• [DIRECTIONS]
1. Would you copy, word for word, the part of the post about the Burns poem that runs between "http://www.robertburns.plus.com/voicelouse.htm" and "time and attention.", inclusive?
2. Can you carry on the forum post about Robert Burns's louse poem, starting right after its last line?

• [PAGE]
— Start —

That's it exactly, Ilana. I was just going to try to give Bobby Burns in Laurel's English when I found that someone has already done it. First, listen to the stanza in Scots here:

http://www.robertburns.plus.com/voicelouse.htm

Here's the translation:

Oh, that God would give us the very smallest of gifts
To be able to see ourselves as others see us
It would save us from many mistakes
and foolish thoughts
We would change the way we look and gesture
and to how and what we apply our time and attention.

And here's the entire poem. (It's quite hilarious. A man is sitting behind a gorgeously attired woman--in church, I suppose--and sees that a louse has taken up residence on her gorgeous bonnet. If she knew that, how differently would she be sitting!):

http://www.electricscotland.com/burns/louse.html

There's an excellent analysis of the poem here (the source of my translation):

http://www.robertburns.plus.com/louse.htm





IlanaSimons wrote:
wow. Laurel! Would you give us your own modern translation of that quote too?

— End —

• [STORED RECORDS]
— Start —

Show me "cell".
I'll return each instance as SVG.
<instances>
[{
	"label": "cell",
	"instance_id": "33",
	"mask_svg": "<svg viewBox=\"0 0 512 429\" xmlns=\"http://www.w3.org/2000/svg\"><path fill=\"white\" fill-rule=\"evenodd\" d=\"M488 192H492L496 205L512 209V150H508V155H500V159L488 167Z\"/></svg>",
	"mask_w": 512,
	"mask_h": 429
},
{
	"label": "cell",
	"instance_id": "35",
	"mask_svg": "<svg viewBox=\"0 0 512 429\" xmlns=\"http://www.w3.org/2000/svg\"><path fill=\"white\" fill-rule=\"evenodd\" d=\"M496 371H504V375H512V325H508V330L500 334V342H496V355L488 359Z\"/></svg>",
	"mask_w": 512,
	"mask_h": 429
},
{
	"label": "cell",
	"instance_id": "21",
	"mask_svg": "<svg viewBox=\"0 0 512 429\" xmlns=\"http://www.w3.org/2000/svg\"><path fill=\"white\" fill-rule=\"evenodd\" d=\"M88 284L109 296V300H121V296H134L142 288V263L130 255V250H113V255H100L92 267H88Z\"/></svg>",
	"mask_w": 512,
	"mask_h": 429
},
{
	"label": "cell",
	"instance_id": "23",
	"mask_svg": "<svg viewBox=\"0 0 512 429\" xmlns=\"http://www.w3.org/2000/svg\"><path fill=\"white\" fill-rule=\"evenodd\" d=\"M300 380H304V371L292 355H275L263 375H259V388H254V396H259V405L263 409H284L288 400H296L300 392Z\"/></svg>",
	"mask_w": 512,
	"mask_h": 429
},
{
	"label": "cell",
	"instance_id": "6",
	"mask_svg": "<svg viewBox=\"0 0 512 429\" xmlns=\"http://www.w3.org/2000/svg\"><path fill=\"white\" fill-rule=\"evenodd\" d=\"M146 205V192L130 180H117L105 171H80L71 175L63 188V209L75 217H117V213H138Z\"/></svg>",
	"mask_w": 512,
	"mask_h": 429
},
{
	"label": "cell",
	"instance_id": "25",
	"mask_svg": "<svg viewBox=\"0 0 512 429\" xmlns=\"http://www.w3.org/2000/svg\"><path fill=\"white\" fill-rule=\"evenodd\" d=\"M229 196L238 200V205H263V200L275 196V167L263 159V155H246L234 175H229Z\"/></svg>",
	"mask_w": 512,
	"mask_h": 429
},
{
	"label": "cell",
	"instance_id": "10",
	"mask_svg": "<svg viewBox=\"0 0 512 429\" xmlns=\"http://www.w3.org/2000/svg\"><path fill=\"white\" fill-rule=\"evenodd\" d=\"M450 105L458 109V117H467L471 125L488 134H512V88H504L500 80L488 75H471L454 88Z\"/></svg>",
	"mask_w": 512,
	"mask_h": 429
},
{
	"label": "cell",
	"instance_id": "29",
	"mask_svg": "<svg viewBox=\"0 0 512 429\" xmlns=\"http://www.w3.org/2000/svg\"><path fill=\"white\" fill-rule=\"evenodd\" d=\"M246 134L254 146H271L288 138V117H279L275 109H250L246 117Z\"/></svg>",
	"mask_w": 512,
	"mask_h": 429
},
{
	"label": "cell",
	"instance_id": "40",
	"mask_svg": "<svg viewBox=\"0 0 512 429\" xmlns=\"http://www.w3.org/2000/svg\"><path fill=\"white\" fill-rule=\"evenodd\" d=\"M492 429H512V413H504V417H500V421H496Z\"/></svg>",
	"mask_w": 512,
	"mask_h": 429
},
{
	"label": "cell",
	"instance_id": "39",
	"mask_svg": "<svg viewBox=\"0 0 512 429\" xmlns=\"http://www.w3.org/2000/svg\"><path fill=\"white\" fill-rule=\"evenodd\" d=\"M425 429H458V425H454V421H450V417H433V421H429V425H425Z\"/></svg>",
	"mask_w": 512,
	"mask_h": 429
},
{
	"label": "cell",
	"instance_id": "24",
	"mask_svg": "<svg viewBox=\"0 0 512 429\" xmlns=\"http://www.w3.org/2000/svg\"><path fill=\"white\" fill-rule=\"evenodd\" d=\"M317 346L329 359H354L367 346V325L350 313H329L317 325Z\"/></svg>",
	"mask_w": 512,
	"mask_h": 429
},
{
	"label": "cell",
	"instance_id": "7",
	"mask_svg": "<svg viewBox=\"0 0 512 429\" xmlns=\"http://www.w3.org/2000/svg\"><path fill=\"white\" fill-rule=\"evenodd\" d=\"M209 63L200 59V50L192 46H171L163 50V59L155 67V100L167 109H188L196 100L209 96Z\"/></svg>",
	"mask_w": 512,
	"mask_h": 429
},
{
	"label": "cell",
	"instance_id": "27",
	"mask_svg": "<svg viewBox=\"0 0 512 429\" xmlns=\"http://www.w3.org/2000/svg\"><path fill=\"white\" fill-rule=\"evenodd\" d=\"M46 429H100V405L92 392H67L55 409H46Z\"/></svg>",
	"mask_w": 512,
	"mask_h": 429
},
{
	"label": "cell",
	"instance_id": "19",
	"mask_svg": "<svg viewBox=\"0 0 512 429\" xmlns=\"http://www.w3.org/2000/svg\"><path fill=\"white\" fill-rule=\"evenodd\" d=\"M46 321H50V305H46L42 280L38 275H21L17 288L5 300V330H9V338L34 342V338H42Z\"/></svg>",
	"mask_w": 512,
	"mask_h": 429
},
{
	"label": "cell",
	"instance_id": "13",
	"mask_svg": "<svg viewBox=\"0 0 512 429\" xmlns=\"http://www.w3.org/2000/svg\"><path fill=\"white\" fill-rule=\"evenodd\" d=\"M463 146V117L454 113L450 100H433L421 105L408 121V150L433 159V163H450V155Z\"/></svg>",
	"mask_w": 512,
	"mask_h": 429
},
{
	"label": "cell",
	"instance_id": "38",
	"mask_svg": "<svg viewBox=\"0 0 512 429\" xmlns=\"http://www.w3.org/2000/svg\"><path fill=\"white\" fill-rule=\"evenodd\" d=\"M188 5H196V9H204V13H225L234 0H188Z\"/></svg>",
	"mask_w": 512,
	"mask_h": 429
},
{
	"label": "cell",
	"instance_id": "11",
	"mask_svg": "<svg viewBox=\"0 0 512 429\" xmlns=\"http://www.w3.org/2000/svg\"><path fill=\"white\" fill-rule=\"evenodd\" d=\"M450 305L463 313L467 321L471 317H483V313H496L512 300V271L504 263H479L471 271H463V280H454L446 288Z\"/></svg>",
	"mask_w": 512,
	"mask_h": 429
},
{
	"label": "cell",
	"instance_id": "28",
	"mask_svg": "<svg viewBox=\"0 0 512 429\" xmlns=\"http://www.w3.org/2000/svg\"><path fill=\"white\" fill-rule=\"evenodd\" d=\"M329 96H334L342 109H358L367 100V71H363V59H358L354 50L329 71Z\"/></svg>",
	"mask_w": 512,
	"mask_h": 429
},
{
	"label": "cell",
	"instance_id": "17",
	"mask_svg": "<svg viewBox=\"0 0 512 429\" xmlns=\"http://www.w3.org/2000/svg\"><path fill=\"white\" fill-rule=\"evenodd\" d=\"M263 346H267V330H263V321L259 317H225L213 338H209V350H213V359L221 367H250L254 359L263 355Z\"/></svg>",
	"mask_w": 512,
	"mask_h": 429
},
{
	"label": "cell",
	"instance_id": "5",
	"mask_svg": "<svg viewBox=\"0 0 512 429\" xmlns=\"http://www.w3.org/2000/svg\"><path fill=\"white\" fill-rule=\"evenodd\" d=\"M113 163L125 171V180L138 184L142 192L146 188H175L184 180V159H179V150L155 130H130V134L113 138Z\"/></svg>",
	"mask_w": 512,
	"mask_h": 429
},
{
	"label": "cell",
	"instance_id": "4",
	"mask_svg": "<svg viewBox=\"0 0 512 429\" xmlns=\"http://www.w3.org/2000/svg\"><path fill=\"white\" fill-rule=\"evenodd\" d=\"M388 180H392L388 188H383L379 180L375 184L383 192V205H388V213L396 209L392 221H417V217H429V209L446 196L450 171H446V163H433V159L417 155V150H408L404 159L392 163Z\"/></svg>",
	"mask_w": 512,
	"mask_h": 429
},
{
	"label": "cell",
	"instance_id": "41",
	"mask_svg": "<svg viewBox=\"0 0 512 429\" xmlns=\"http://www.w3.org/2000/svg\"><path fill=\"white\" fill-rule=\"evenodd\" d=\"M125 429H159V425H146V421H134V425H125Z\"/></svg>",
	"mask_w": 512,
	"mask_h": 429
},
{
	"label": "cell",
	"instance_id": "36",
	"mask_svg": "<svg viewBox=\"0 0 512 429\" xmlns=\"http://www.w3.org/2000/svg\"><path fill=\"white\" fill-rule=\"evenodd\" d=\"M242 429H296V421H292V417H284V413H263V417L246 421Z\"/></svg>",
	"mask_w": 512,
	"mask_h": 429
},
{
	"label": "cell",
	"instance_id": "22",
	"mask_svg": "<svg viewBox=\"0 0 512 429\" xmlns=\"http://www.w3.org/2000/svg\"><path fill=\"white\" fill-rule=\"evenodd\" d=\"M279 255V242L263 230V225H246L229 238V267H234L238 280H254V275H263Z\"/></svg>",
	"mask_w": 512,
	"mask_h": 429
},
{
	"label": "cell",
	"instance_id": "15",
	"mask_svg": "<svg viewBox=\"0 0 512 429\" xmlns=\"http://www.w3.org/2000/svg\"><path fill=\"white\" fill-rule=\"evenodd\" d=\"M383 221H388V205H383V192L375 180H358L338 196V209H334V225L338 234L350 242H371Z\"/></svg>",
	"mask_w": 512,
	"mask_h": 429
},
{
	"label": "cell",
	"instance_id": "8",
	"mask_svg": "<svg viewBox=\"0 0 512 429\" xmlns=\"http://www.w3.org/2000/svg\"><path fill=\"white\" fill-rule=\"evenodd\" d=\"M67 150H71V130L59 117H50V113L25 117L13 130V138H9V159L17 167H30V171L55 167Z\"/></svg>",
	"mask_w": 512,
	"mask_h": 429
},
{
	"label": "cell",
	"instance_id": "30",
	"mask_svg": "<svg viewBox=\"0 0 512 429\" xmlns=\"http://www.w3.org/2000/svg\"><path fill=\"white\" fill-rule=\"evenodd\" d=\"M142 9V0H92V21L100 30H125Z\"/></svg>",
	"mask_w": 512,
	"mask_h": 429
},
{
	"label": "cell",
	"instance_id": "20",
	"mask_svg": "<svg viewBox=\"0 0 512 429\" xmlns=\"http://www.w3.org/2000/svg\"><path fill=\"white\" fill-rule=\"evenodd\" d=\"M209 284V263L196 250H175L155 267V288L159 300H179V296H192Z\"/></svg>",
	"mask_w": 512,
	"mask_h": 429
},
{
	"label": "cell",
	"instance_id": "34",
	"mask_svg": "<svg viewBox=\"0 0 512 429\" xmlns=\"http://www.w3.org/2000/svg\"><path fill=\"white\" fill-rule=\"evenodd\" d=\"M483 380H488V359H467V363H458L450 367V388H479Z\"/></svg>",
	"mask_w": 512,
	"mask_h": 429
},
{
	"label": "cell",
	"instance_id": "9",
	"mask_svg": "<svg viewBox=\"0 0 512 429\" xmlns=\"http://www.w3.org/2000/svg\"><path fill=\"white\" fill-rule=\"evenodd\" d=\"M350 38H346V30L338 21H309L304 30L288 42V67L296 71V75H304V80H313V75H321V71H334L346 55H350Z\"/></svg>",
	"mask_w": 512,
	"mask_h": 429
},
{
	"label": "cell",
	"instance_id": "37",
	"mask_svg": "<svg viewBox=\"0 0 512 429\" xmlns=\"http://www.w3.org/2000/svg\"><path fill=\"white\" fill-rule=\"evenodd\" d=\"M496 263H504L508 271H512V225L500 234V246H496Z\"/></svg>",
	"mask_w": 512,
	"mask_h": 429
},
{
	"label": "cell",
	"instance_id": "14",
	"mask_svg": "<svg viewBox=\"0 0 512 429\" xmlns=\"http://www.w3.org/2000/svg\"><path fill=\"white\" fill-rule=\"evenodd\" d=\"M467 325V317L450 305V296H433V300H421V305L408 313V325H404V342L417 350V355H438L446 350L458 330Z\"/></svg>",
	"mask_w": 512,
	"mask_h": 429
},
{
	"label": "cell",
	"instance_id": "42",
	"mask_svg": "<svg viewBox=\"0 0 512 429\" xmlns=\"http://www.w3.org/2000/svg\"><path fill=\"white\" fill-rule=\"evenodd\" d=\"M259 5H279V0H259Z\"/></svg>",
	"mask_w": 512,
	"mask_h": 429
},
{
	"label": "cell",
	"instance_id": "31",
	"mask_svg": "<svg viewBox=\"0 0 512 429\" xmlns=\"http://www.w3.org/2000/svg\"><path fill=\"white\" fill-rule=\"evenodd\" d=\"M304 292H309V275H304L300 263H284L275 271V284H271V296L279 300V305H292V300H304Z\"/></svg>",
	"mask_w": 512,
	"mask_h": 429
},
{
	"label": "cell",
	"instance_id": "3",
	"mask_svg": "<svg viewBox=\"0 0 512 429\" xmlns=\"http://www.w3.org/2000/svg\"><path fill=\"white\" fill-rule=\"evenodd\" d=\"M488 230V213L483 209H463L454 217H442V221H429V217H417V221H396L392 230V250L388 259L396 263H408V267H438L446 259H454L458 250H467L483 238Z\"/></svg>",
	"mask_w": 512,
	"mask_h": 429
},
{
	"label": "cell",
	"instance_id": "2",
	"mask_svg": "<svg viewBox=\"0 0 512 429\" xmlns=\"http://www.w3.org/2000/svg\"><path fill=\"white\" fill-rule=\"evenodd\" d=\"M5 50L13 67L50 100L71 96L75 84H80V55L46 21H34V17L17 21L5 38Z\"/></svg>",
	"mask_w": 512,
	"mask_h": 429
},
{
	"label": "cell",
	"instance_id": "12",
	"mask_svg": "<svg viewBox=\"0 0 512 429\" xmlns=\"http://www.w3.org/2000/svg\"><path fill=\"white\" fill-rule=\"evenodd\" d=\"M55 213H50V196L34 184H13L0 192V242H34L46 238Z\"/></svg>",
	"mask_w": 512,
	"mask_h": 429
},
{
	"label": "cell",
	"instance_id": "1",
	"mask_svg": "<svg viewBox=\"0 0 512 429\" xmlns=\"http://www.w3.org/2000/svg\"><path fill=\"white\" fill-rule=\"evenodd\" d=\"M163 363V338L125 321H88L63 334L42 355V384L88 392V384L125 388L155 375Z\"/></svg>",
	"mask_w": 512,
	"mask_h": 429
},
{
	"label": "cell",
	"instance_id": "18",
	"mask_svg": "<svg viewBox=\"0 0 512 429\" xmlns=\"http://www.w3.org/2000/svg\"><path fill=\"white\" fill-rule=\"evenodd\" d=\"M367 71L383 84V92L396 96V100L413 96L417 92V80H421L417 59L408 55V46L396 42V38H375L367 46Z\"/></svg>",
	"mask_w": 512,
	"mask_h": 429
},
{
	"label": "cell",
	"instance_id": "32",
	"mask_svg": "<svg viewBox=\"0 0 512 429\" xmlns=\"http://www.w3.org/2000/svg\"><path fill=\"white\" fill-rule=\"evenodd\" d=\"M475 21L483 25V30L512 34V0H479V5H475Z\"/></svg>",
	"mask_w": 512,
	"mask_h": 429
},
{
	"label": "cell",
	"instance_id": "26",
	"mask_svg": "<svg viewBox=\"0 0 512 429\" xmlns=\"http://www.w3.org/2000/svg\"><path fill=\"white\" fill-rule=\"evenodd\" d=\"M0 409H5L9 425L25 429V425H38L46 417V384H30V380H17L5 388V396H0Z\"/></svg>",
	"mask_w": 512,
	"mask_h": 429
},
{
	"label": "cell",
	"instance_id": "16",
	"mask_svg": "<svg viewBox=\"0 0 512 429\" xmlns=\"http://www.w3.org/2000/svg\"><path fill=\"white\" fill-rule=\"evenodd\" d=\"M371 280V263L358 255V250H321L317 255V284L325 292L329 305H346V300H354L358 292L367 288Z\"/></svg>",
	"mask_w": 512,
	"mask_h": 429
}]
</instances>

— End —

• [SOLVED PROBLEMS]
1.
http://www.robertburns.plus.com/voicelouse.htm

Here's the translation:

Oh, that God would give us the very smallest of gifts
To be able to see ourselves as others see us
It would save us from many mistakes
and foolish thoughts
We would change the way we look and gesture
and to how and what we apply our time and attention.

2.
From what I get, it's amazing--it says that if I could only get out of this head I'm in and see myself as others see me, I'd see someone different. Then I'd know not to be such a fool--I'd try to walk and talk differently; I wouldn't be so madly in love with myself...
I love this quote.



Laurel wrote:
I love the part about the haddock! This all seems strangely relevant to a snippet I just pulled out at the British Lit board when someone asked what Swift was saying in the first part of Gulliver's Travels:

O wad some Pow’r the giftie gie us
To see oursels as others see us!
It wad frae monie a blunder free us
And foolish notion:
What airs in dress an’ gait wad lea’e us,
And ev’n Devotion!

Robert Burns. To a Louse (l. 43–48)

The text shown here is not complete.